Nutritional Services for Clermont Families

At Urban Health, our medical team believes that good health starts with good nutrition. So much so that Dr. G (our medical director) decided that access to good nutritional advice needed to start right here, in your patient-centered medical home.

Urban Health is the only primary care office in Central Florida with a primary care dietitian nutritionist on staff as part of our provider team.
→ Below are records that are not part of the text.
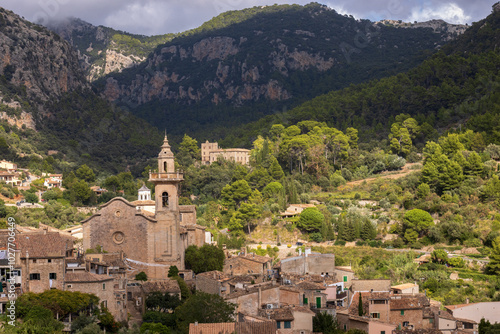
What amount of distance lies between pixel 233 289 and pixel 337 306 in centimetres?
587

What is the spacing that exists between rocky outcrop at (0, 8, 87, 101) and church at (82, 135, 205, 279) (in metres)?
79.5

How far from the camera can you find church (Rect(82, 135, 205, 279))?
49781 millimetres

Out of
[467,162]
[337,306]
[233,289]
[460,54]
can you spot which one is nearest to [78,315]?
[233,289]

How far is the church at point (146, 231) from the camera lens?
49.8 m

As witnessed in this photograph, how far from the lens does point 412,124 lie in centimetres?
9956

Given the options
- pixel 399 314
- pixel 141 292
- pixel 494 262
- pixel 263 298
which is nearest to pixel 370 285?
pixel 399 314

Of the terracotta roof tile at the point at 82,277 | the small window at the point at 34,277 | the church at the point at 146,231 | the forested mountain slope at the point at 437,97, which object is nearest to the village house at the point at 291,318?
the terracotta roof tile at the point at 82,277

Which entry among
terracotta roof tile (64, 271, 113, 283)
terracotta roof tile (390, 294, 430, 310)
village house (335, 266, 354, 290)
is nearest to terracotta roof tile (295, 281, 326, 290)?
terracotta roof tile (390, 294, 430, 310)

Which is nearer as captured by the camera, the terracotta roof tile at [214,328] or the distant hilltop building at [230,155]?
the terracotta roof tile at [214,328]

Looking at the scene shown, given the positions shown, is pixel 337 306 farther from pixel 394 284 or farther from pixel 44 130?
pixel 44 130

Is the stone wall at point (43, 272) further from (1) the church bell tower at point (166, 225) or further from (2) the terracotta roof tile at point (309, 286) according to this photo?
(2) the terracotta roof tile at point (309, 286)

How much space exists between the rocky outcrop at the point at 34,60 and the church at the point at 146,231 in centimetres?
7947

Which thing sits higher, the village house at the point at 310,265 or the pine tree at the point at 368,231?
the pine tree at the point at 368,231

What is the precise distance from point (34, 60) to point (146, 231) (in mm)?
86520
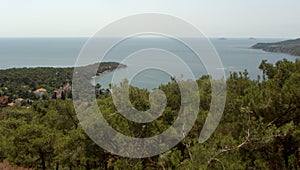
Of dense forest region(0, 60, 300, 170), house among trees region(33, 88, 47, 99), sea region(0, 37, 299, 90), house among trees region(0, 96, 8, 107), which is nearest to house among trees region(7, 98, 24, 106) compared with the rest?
house among trees region(0, 96, 8, 107)

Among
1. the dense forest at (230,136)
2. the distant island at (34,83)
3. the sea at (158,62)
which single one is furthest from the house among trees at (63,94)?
the dense forest at (230,136)

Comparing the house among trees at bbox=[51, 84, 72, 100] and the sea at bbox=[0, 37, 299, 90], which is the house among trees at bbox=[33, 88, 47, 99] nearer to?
the house among trees at bbox=[51, 84, 72, 100]

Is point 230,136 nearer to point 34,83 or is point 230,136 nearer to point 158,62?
point 158,62

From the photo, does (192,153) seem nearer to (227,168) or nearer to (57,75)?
(227,168)

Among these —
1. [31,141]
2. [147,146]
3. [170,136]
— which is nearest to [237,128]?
[170,136]

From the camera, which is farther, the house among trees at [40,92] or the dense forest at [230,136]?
the house among trees at [40,92]

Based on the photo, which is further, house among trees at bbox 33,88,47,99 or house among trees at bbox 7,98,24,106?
house among trees at bbox 33,88,47,99

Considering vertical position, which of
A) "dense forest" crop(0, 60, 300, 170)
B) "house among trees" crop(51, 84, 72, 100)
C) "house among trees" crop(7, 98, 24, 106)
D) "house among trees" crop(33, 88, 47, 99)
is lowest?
"house among trees" crop(7, 98, 24, 106)

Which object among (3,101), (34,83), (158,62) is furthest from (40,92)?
(158,62)

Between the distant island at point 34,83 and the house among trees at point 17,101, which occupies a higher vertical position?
the distant island at point 34,83

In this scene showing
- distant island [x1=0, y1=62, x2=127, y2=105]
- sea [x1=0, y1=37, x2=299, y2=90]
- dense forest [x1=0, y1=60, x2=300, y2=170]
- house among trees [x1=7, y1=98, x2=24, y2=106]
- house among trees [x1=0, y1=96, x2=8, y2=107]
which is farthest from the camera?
distant island [x1=0, y1=62, x2=127, y2=105]

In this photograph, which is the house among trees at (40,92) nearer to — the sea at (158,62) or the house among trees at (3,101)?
the house among trees at (3,101)
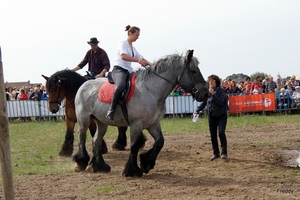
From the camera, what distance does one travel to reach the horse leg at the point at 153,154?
8.61 meters

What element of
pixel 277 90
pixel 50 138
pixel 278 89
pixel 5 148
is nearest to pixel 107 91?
pixel 5 148

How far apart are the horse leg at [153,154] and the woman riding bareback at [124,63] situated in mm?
863

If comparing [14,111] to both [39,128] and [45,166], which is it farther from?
[45,166]

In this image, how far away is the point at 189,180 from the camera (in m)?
8.02

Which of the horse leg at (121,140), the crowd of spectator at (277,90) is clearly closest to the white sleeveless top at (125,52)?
the horse leg at (121,140)

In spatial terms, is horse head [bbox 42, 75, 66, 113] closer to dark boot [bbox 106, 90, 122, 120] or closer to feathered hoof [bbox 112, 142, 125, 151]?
feathered hoof [bbox 112, 142, 125, 151]

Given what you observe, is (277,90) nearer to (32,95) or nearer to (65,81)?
(32,95)

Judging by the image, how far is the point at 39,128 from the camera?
63.0 feet

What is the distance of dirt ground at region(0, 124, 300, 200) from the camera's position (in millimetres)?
6945

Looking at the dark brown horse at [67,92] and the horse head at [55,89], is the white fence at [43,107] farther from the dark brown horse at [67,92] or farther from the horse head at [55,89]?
the horse head at [55,89]

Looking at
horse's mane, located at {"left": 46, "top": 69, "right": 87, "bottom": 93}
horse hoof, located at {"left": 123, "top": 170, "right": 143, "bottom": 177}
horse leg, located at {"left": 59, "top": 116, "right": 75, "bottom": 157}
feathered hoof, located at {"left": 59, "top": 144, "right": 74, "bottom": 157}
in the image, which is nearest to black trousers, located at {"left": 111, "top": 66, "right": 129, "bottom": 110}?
horse hoof, located at {"left": 123, "top": 170, "right": 143, "bottom": 177}

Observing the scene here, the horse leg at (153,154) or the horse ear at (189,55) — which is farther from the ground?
the horse ear at (189,55)

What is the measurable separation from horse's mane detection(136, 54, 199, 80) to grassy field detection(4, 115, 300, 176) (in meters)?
2.67

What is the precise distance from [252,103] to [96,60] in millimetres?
11194
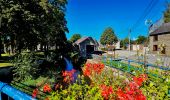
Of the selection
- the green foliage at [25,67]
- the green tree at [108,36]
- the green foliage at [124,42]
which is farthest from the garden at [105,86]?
the green foliage at [124,42]

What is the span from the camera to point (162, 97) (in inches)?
179

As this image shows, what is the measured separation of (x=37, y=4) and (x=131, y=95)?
28.1 metres

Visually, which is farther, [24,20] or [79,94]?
[24,20]

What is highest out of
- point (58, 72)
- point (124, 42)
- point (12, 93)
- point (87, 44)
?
point (124, 42)

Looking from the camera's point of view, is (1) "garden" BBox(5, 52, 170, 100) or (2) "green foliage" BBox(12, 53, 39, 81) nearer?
(1) "garden" BBox(5, 52, 170, 100)

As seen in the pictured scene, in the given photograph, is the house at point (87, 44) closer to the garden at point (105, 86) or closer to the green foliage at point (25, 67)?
the green foliage at point (25, 67)

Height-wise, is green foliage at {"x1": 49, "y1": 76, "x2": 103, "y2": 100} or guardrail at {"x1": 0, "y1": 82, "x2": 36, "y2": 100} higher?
guardrail at {"x1": 0, "y1": 82, "x2": 36, "y2": 100}

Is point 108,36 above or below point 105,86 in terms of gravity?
above

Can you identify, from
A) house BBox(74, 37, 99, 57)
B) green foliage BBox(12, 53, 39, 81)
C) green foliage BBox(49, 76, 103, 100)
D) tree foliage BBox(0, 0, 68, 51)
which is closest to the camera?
green foliage BBox(49, 76, 103, 100)

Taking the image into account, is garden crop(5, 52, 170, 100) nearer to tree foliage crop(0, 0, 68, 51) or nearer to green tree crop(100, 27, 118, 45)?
tree foliage crop(0, 0, 68, 51)

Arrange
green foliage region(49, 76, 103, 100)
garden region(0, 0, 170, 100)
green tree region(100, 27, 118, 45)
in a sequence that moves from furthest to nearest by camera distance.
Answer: green tree region(100, 27, 118, 45), garden region(0, 0, 170, 100), green foliage region(49, 76, 103, 100)

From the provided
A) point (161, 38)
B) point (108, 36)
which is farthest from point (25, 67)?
point (108, 36)

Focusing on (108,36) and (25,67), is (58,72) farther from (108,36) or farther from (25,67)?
(108,36)

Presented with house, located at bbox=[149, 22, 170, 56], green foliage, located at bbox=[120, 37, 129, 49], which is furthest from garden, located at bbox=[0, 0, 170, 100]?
green foliage, located at bbox=[120, 37, 129, 49]
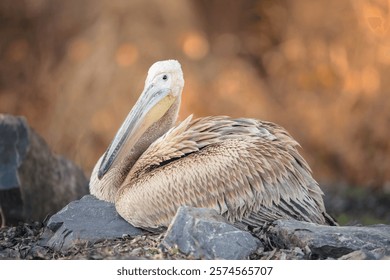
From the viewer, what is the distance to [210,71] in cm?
1500

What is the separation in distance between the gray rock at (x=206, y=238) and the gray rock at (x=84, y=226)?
706 mm

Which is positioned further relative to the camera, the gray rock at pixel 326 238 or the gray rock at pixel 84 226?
the gray rock at pixel 84 226

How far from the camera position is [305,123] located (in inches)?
569

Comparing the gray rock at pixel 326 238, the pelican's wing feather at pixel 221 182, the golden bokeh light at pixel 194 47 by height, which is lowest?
the gray rock at pixel 326 238

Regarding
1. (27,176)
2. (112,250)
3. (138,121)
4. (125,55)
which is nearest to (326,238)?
(112,250)

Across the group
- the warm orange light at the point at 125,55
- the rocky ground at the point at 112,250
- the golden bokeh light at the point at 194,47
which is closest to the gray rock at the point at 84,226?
the rocky ground at the point at 112,250

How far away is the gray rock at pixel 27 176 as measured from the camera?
822cm

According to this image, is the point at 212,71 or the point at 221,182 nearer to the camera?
the point at 221,182

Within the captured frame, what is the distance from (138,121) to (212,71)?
768cm

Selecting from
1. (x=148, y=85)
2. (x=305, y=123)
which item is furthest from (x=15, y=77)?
(x=148, y=85)

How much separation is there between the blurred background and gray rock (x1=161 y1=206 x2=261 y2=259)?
23.5 feet

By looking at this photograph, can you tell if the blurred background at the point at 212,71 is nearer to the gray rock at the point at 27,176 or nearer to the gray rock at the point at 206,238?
the gray rock at the point at 27,176

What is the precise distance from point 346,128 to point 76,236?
26.1 feet

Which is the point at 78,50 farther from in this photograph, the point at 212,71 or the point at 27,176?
the point at 27,176
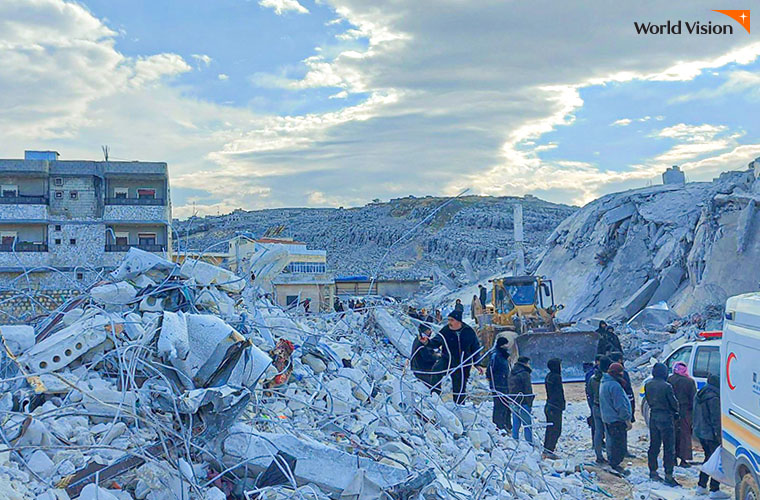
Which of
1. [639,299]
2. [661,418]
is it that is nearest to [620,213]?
[639,299]

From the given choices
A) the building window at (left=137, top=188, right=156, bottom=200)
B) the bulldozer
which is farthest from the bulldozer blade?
the building window at (left=137, top=188, right=156, bottom=200)

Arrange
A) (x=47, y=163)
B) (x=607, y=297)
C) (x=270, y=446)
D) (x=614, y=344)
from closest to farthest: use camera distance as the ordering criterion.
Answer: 1. (x=270, y=446)
2. (x=614, y=344)
3. (x=607, y=297)
4. (x=47, y=163)

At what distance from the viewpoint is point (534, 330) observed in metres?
16.8

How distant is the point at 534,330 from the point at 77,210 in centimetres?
2051

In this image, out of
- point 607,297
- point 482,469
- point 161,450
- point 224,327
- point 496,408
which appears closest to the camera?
point 161,450

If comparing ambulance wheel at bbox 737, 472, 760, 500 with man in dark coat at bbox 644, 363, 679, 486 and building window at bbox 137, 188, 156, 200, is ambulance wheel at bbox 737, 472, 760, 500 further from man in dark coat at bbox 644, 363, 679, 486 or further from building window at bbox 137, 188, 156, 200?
building window at bbox 137, 188, 156, 200

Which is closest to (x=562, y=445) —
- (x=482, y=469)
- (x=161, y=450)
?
(x=482, y=469)

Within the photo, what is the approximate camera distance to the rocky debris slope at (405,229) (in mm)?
61688

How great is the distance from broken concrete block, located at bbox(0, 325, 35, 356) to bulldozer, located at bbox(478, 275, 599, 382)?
11213 millimetres

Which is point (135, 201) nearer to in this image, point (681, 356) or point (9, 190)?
point (9, 190)

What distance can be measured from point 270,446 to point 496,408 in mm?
5214

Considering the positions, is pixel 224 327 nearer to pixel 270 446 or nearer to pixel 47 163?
pixel 270 446

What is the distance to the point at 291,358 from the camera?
247 inches

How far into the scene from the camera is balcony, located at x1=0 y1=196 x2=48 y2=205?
91.1 ft
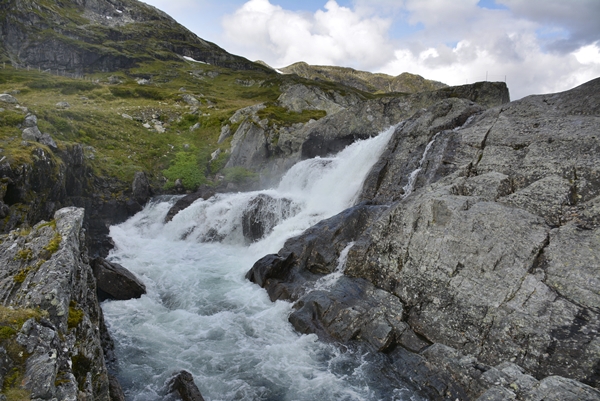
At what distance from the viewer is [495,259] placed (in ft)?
48.1

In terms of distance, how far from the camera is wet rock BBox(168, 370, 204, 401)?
1262 centimetres

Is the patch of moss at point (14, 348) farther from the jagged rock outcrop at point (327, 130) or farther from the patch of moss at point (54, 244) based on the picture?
the jagged rock outcrop at point (327, 130)

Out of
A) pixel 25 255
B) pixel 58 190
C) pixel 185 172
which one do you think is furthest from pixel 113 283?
pixel 185 172

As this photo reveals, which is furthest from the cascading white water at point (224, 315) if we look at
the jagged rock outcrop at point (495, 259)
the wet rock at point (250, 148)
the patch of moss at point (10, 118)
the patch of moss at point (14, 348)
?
the wet rock at point (250, 148)

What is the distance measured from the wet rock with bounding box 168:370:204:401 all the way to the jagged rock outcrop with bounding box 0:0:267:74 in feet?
383

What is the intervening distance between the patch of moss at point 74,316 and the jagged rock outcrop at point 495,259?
36.7 feet

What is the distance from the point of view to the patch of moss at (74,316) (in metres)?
9.09

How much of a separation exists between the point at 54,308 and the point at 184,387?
6316 millimetres

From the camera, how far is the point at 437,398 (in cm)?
1280

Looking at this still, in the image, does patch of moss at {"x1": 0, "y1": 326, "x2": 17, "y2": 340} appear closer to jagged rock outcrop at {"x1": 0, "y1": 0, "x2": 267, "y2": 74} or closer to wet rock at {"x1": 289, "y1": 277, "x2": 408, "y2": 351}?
wet rock at {"x1": 289, "y1": 277, "x2": 408, "y2": 351}

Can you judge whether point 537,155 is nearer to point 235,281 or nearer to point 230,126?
point 235,281

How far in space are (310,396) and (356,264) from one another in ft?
25.6

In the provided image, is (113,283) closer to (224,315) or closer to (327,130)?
(224,315)

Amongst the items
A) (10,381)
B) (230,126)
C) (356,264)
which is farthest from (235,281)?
(230,126)
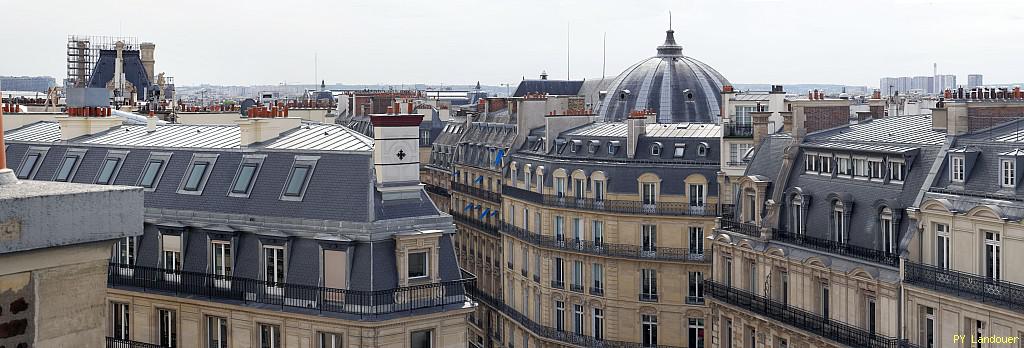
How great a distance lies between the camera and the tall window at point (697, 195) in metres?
51.9

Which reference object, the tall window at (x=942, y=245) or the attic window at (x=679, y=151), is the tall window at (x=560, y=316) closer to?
the attic window at (x=679, y=151)

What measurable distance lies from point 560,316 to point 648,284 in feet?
15.2

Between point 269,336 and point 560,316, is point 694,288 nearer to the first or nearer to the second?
point 560,316

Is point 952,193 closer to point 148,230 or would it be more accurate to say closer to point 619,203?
point 148,230

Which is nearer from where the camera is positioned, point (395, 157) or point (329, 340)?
point (329, 340)

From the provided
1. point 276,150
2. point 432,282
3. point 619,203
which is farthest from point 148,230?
point 619,203

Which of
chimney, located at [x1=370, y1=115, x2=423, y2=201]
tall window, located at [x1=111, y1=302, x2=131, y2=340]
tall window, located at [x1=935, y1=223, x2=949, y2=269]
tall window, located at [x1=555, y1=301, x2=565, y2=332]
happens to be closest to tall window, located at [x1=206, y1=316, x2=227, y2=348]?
tall window, located at [x1=111, y1=302, x2=131, y2=340]

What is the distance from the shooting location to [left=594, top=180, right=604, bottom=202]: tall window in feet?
176

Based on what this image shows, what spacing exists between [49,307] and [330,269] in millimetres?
17237

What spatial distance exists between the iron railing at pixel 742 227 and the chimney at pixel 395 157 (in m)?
14.4

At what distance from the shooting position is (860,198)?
1387 inches

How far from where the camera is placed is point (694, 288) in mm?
52000

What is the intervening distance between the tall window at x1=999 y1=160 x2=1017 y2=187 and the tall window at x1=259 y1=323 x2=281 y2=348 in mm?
16933

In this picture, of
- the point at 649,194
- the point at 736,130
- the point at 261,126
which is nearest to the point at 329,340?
the point at 261,126
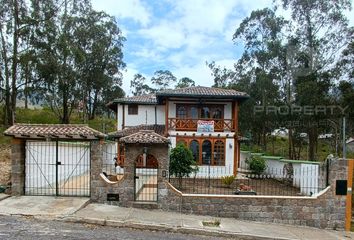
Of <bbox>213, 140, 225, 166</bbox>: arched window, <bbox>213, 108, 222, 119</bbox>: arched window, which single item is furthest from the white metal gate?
<bbox>213, 108, 222, 119</bbox>: arched window

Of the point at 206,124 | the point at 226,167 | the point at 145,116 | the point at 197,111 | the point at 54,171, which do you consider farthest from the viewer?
the point at 145,116

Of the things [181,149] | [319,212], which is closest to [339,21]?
[181,149]

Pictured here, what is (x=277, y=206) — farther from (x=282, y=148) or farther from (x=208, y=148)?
(x=282, y=148)

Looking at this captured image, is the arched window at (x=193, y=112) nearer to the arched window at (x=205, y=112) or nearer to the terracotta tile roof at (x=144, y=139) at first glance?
the arched window at (x=205, y=112)

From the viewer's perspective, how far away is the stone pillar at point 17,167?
12859 mm

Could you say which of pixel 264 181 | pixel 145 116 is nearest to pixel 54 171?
pixel 264 181

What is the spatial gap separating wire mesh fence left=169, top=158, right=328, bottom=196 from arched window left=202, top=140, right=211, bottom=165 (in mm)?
462

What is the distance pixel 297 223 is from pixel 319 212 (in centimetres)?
90

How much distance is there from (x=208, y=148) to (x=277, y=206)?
12.4 meters

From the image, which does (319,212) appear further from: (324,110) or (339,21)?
(339,21)

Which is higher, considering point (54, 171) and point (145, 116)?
point (145, 116)

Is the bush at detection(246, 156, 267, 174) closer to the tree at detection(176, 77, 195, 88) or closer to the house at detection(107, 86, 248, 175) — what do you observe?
the house at detection(107, 86, 248, 175)

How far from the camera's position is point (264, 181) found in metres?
22.6

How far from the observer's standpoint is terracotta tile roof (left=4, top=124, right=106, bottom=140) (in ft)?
41.2
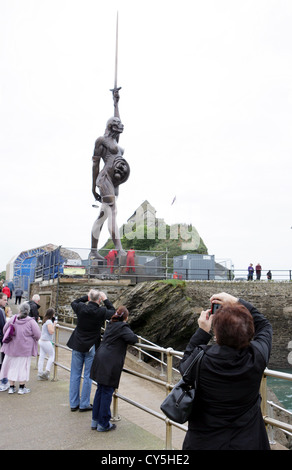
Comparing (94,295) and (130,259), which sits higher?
(130,259)

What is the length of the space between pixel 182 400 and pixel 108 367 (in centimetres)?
237

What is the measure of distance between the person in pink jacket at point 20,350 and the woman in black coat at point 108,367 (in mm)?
2263

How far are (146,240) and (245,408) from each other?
153 feet

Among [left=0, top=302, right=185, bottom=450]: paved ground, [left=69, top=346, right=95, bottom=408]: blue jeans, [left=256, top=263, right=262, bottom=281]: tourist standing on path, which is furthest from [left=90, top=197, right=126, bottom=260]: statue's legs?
[left=256, top=263, right=262, bottom=281]: tourist standing on path

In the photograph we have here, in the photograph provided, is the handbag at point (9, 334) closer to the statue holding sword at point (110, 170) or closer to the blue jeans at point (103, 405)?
the blue jeans at point (103, 405)

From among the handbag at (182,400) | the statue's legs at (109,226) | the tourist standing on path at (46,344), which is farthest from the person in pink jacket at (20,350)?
the statue's legs at (109,226)

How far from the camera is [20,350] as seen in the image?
20.4 ft

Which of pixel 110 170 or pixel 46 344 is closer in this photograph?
pixel 46 344

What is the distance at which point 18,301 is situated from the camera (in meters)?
21.3

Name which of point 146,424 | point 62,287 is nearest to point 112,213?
point 62,287

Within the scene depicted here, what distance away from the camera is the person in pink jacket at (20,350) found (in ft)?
20.4

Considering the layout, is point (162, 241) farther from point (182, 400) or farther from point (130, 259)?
point (182, 400)

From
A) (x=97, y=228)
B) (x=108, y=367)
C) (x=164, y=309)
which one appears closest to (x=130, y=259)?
(x=97, y=228)
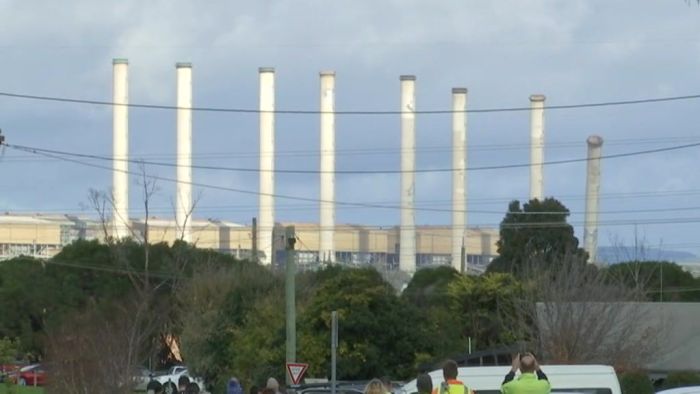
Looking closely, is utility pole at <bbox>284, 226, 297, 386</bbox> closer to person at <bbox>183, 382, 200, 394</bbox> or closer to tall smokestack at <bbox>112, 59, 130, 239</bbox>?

Our dietitian, Wendimere Reilly, RDN LDN graduated from Florida State University and worked in both the hospital and long-term care setting prior to joining the team at Urban Health. She is well known to the Clermont community as she was the founding owner of one of the area’s first natural health stores.

Wendimere’s approach is to help people make small, realistic changes that can lead to a lifetime of better health. Her good nature and genuine desire to help people feel better make going to see the dietitian a positive experience.

Does insurance cover nutritional services?

Certain services are covered by insurance, including care for diabetes, chronic kidney disease, and other chronic health concerns. Our dietitian is accepting new patients and is credentialed with Medicare, Aetna and some United Healthcare plans. Call your insurance to find out if you have eligible benefits and the number of visits covered. Affordable, self-pay options are available for those without insurance coverage. While our dietitian is available to see patients that are not part of our primary care practice, please note that our Medically Supervised Weight Loss program is only available to Urban Health patients.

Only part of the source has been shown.